Cellulose digestion assays were assembled using 0.5 μM of WT or mutant LPMO, 5.0 mg/mL bacterial cellulose, 1 μM CuSO4, and 2 mM reduced glutathione to facilitate activity. To limit free radical reactions, each reaction contained 10 μg/ml catalase from Aspergillus niger (70 U, Sigma) that had been buffer exchanged thoroughly. Samples contained 50 mM sodium acetate (pH 6.0) in a final volume of 160 μL. All assays were run in triplicate, with representative controls and standards adjacent to sample wells. Plates containing kinetic time course samples were automatically removed at the designated intervals, transferred to a preheated PCR machine (MJResearch Inc.), heated to 100 °C for 5 min, and stored at room temperature until sample processing. Assay supernatant was separated from the insoluble substrate via centrifugation at 4000 RPM (3313xRCF) for 5 min before careful removal of supernatant for secondary hydrolysis. Secondary hydrolysis was performed to simplify quantification using Cel5A catalytic domain (50 μM) and Novo188 β-d-glucosidase (0.02 CBU, Novozymes) that had been buffer exchanged to remove most background signal.
Samples from secondary hydrolysis were filtered through a 96 well 0.45 μm Supor® filter (Pall) and were quantified using a Shimadzu Ultramate HPLC equipped with RID and UV detectors. An Aminex HPX-87H column (Bio-Rad) with a standard guard column was operated with isocratic flow at 0.6 mL/min with 0.005 M H2SO4 as eluent. 50 μL of each sample for HPLC detection was injected using a refrigerated autoinjector. Both neutral and oxidized sugars were detected with the RI detector, while oxidized sugars were detected at 200 nm in the UV channel . Monosaccharide standards, glucose and gluconolactone (Sigma), were quantified during each run.

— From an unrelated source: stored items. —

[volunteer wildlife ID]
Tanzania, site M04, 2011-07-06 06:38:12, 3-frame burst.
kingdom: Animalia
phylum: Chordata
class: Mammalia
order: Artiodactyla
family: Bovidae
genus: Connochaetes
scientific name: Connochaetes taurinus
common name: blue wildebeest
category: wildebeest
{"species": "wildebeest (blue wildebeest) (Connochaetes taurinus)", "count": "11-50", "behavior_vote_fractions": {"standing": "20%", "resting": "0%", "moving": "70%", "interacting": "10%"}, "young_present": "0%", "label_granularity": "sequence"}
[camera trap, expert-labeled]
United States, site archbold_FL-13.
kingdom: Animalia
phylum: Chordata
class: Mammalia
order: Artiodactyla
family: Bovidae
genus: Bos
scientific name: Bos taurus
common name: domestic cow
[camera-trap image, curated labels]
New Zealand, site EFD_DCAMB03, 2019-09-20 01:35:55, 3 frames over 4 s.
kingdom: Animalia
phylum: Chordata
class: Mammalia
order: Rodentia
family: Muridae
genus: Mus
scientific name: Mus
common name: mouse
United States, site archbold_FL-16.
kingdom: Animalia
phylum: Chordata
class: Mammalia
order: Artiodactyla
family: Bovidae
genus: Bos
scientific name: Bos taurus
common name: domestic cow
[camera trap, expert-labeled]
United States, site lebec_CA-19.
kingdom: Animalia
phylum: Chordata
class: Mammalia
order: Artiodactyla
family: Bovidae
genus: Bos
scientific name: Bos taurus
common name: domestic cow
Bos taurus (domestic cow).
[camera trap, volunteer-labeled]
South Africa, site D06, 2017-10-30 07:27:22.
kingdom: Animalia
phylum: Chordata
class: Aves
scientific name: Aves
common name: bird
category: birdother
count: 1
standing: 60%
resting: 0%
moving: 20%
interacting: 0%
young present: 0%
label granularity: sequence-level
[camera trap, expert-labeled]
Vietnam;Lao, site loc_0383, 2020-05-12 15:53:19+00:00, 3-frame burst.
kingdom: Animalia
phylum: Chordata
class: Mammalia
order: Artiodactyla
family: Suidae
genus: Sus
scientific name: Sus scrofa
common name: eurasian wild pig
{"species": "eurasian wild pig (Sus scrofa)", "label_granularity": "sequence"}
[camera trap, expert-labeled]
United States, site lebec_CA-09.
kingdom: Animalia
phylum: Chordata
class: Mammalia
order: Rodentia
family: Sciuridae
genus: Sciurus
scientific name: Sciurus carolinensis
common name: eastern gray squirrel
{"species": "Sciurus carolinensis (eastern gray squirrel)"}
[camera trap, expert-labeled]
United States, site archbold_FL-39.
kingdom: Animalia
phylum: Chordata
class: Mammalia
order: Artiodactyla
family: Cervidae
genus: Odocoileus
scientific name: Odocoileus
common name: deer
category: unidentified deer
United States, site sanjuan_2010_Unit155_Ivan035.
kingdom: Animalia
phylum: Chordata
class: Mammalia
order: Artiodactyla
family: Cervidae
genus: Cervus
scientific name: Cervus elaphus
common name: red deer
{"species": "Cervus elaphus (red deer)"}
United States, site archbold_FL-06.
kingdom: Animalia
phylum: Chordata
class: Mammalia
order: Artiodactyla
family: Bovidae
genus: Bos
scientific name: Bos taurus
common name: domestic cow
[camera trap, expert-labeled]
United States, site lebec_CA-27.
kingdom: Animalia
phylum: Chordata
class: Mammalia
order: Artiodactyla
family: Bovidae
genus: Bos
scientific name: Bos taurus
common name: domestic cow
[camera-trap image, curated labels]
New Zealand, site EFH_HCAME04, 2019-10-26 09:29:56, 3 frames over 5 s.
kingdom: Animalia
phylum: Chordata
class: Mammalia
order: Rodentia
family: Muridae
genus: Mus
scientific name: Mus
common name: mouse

OriginPro 2016 (OriginLab Corp.) was used to process the raw data. A Gaussian fit was applied to chromatogram peaks after removal of buffer background to yield values of area under the curve. These values were compared to a linear standard curve to determine concentration. The fraction of oxidized product was determined by a standard curve of varying ratios, yielding the concentration of each product. The extent of digestion was determined by comparison of the sum of monosaccharides released as initial anhydrous G1 based on dry weight determination. The kinetic time course data were plotted as % digestion vs time, and nonlinear kinetic parameters were determined based on the two-parameter model using existing protocols .
Results and discussion
The crystal structure of T. fusca AA10A
The structure of TfAA10A was refined to a resolution of 2.0 Å with R and Rfree of 0.167 and 0.233, respectively. There are two molecules in the asymmetric unit with two copper atoms and multiple iodides (Fig. 1a). It has an Ig-like β-sandwich fold with a copper ion bound on the active site. In both molecules, the copper ion is only partially present with incomplete coordination likely due to low occupancy partial conformations at the active site that cannot be modeled properly. This is common with AA10 LPMOs . The His37 forming the histidine brace and residues discussed in this manuscript, His144, Tyr213, Trp82 and Asn83, can be seen in electron density (Fig. 1b). The His37 residues of both chain A and B have somewhat lowered occupancy and the electron density for the His37 in chain A is weaker for part of the imidazole ring indicating conformational variability. The Asn83 residue adjacent to the copper active site is highly conserved, with two alternating conformations in chain A and atomic thermal displacement parameters indicating high mobility of the side chains. The adjacent aromatic residue present on the TfAA10A binding surface, Trp82, does not have high conservation. It has been suggested that this aromatic residue performs a substrate targeting role rather than increasing total binding affinity, based on models of the Phanerochaete chrysosporium GH61D AA9 LPMO . The structure of TfAA10A has been deposited to the protein data bank (PDB; www.rcsb.org) with entry code 5UIZ.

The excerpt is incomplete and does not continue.